Les collections de Serge Gainsbourg étaient à l’image de sa personnalité et d’un amour inconditionnel pour les beaux objets. Pour l’artiste, les voitures étaient plus qu’un simple moyen de transport; elles étaient le symbole d’une époque, d’un statut social et d’un style de vie. Même si L’homme à la Tête de Chou n’avait pas le permis de conduire, Il a eu en sa possession une Cadillac Eldorado et une Rolls-Royce. Dans l’album L’histoire de Melody Nelson paru en 1971, Gainsbourg rendait un hommage appuyé à la Spirit of Ecstasy, la mascotte qui ornait le capot de sa Silver Ghost de 1910.
Connu pour être l’un des plus grands collectionneurs de guitares, Billy Gibbons reste un éternel amoureux de sa Gibson Les Paul Standard de 1959. Lorsque le guitariste a vu et entendu Eric Clapton jouer sur ce modèle au sein des Blues Breakers de John Mayall, il n’eut de cesse de trouver un exemplaire de ce modèle précis. Heureusement pour lui, la chance l’accompagna et ce, dès les débuts de ZZ Top. ″ Un gars m’a contacté pour me signaler qu’il voulait vendre une vieille guitare: une Les Paul de 1959 ″ confia le barbu lors d’une interview en 2009. Quelques jours plus tard, Billy se rendit donc dans un bled perdu au fin fond du Texas. Le vendeur sortit alors un étui rigide, planqué sous le lit depuis le décès de son propriétaire plusieurs années auparavant. ″ Rev. Willy G. ″ sortit le cash nécessaire pour pouvoir repartir avec son précieux immédiatement baptisé Pearly Gates [Les Portes du Paradis – NDLR]. Le reste appartient désormais à l’histoire de ZZ Top.
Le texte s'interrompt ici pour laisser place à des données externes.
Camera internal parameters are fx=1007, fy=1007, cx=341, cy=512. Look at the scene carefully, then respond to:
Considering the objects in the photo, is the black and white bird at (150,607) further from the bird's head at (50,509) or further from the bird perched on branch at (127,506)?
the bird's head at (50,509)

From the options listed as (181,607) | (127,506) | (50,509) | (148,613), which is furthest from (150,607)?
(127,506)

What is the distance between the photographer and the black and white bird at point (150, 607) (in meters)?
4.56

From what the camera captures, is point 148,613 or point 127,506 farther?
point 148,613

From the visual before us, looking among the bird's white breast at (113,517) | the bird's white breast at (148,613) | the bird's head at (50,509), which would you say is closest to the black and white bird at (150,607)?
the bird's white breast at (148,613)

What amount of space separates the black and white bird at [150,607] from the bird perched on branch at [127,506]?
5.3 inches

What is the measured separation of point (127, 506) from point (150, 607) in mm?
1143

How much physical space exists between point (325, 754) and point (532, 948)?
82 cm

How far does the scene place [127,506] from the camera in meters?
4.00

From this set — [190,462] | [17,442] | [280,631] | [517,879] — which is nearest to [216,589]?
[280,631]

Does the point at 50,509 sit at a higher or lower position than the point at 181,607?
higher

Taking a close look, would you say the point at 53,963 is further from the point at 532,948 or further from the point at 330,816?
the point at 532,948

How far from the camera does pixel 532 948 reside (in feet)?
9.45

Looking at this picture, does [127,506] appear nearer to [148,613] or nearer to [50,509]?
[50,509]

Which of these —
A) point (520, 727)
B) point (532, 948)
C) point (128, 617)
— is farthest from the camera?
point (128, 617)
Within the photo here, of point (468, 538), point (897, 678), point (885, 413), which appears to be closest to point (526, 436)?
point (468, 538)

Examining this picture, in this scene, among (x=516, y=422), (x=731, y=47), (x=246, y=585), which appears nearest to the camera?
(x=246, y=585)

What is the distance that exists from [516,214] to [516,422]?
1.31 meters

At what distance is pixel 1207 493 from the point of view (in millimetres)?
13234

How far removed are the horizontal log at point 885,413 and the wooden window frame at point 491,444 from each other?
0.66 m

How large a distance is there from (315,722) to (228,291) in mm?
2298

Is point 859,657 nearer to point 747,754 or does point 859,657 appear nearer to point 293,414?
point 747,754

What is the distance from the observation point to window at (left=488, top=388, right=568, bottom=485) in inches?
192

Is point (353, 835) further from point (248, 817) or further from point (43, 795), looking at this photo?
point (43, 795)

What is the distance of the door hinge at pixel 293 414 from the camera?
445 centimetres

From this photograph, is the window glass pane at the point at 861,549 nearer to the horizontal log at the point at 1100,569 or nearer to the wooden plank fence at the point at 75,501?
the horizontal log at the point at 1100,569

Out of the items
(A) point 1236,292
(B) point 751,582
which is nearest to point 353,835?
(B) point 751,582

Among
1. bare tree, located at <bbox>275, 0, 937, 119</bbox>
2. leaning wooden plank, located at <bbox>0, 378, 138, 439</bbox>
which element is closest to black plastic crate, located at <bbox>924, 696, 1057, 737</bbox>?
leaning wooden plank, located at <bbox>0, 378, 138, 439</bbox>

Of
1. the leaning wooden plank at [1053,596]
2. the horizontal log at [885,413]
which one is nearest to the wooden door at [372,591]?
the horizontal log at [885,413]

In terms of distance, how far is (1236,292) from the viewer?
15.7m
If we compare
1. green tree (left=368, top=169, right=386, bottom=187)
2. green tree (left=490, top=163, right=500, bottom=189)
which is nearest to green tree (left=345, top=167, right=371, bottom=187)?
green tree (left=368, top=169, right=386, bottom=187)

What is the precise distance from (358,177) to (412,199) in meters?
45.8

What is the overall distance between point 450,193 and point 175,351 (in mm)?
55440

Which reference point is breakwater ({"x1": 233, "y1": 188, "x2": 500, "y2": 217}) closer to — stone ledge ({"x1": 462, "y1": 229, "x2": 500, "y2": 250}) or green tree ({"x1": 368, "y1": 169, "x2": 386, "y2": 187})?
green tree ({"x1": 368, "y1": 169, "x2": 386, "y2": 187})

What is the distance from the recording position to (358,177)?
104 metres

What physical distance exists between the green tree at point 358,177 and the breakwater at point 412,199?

Photographe d’origine russe né en France à Neuilly-Sur-Seine, Elliott Erwitt (1928-2023) a passé son enfance entre l’Italie et Paris, avant de partir vers les Etats-Unis pour s’installer avec ses parents, d’abord à New York, puis à Los Angeles. Dès l’adolescence il se passionne pour la photographie moderne en se focalisant sur les scènes de la vie quotidienne ou les événements sociopolitiques, souvent captés avec dérision ou ironie. Robert Capa sera l’un des premiers à remarquer son talent et son travail et à l’inviter à devenir membre de l’agence Magnum dès 1953 (agence qu’il présidera de 1968 à 1970). Après quelques publications, le succès est au rendez-vous et il commence un travail de photojournaliste aux USA pour Life, Look, Holiday, et en Europe pour Stern et Paris Match. Comme en témoignent ces clichés de la série Dogs, Erwitt portait sur les chiens un regard plein de malice et de tendresse.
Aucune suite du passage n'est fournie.